:: Task details ::
For the entries below, state how many lines contain the string "name". Add nothing else.

:: Dataset entries ::
-*-*-

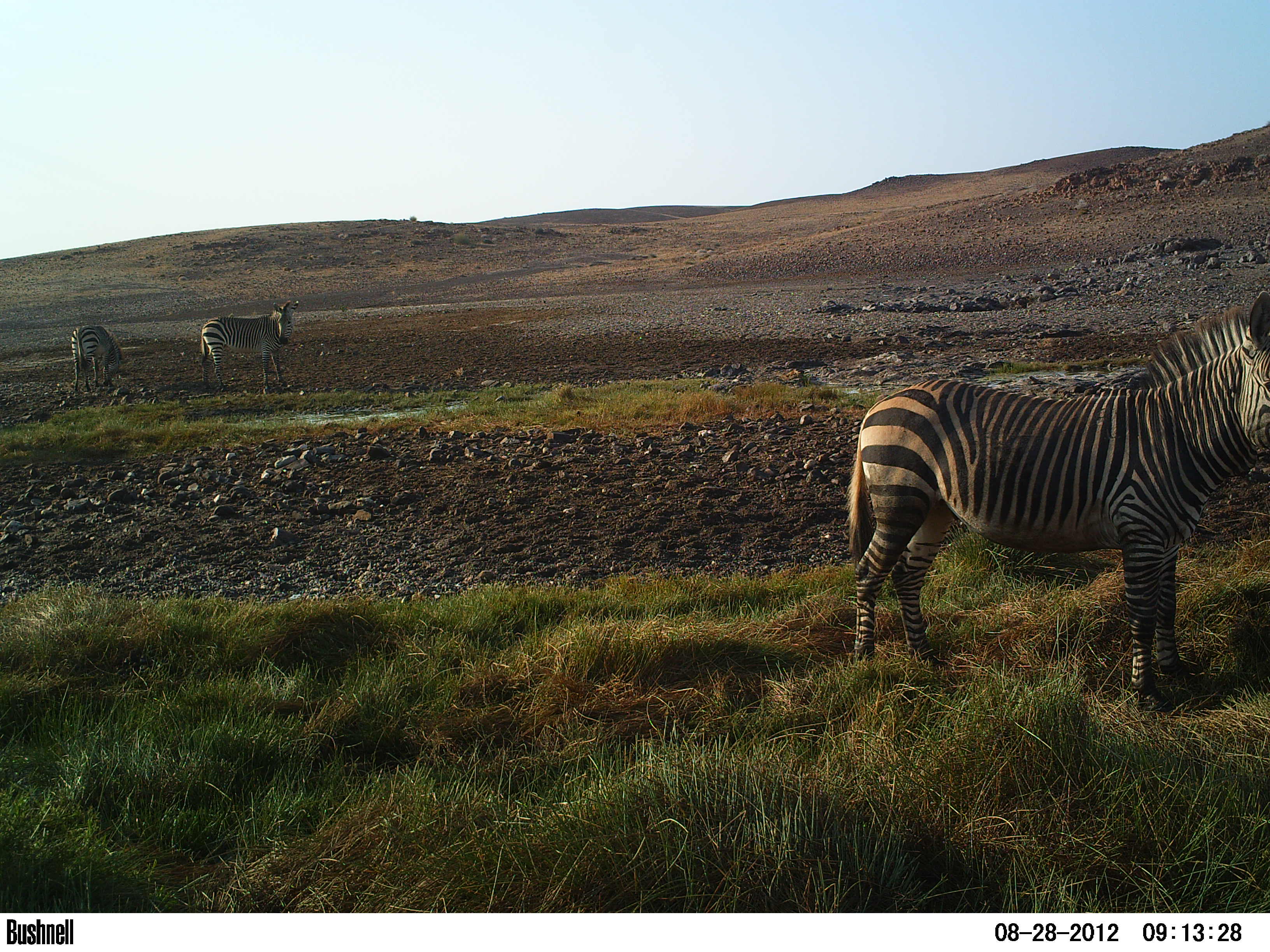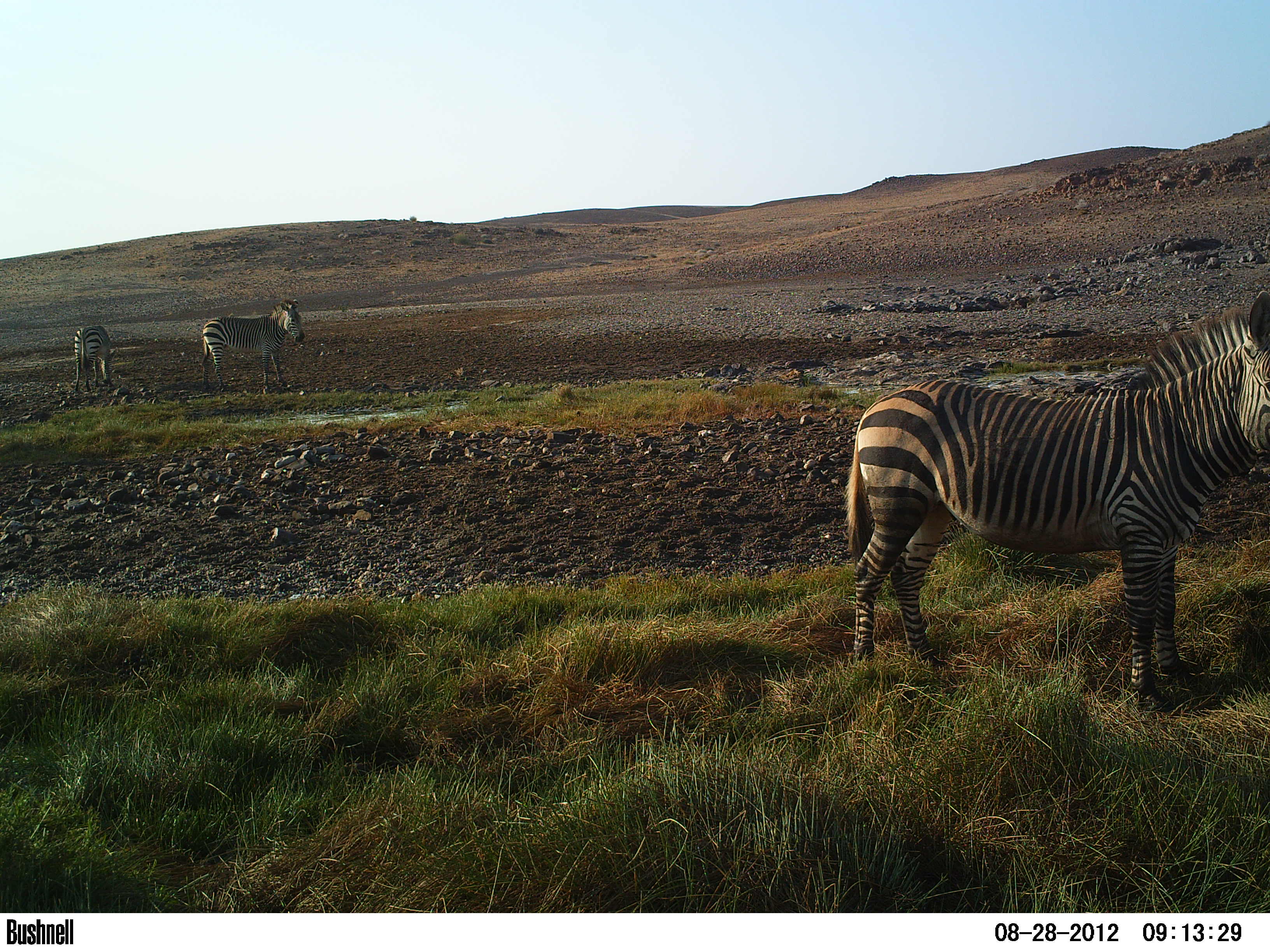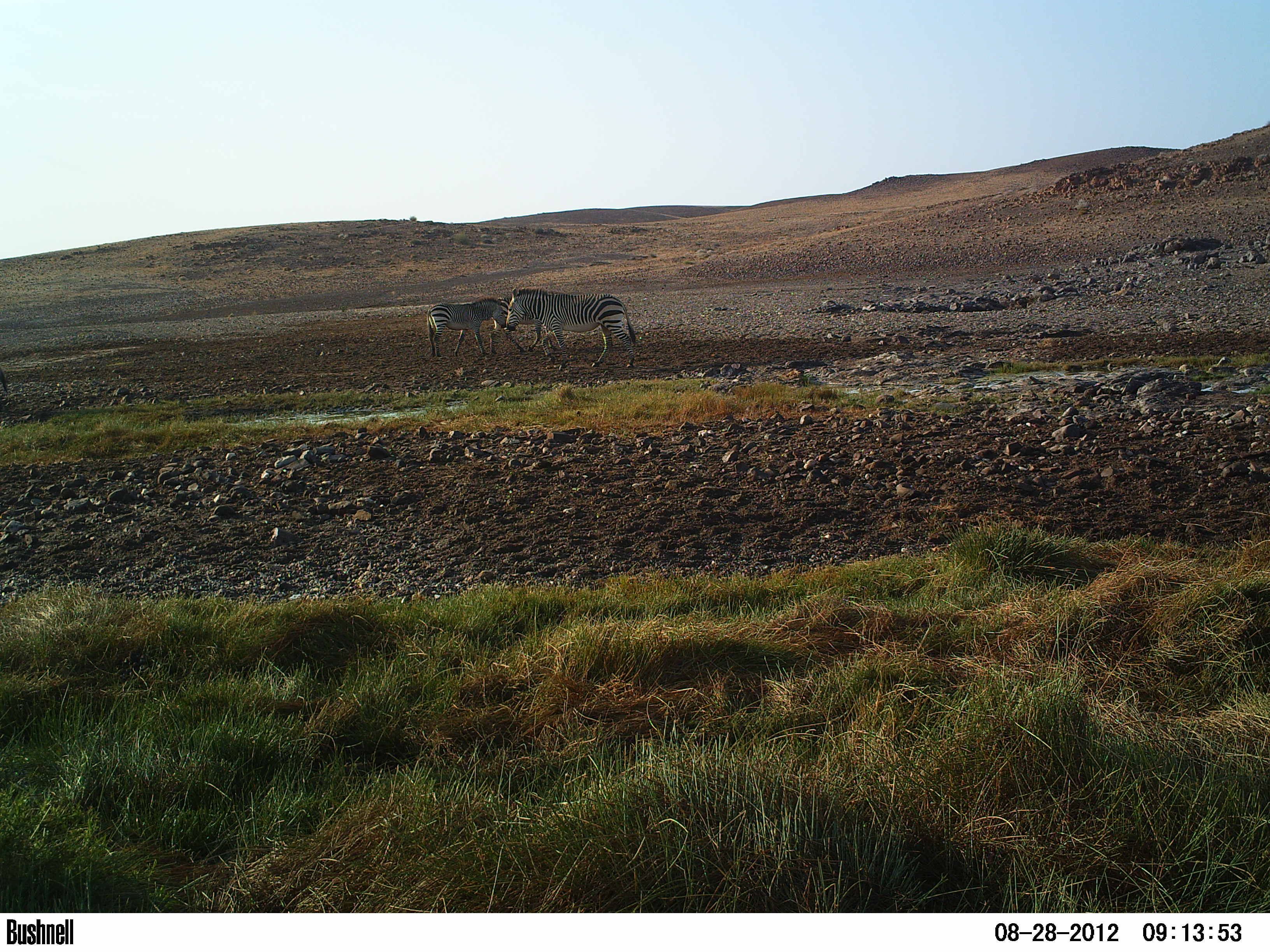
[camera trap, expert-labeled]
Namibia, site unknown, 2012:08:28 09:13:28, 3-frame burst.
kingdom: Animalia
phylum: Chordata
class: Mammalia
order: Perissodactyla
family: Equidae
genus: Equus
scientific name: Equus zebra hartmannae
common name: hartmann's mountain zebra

-*-*-

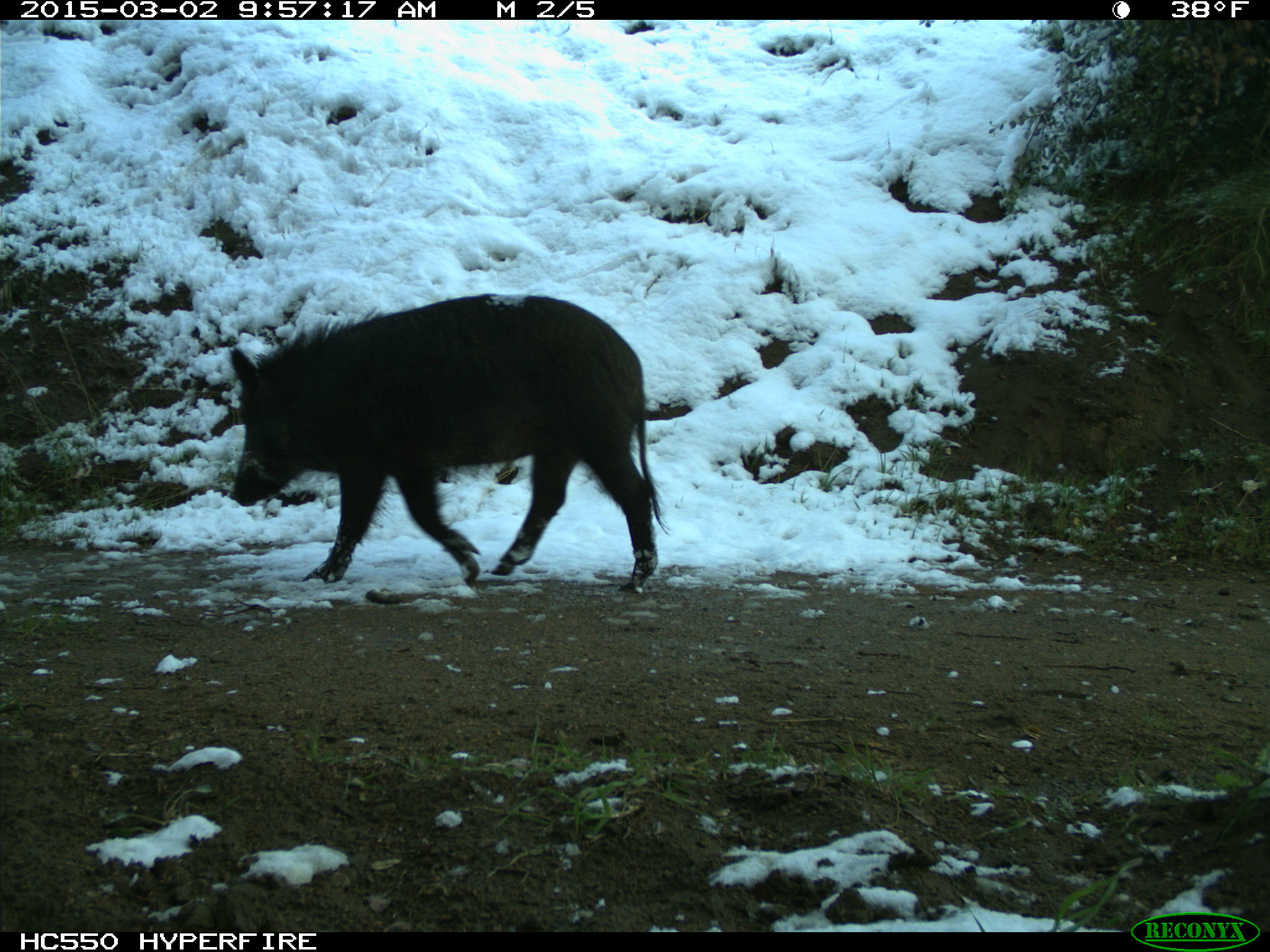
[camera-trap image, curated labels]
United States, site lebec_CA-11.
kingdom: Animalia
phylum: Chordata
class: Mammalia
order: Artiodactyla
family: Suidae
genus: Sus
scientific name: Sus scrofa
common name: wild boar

-*-*-

:: Exercise solution ::
4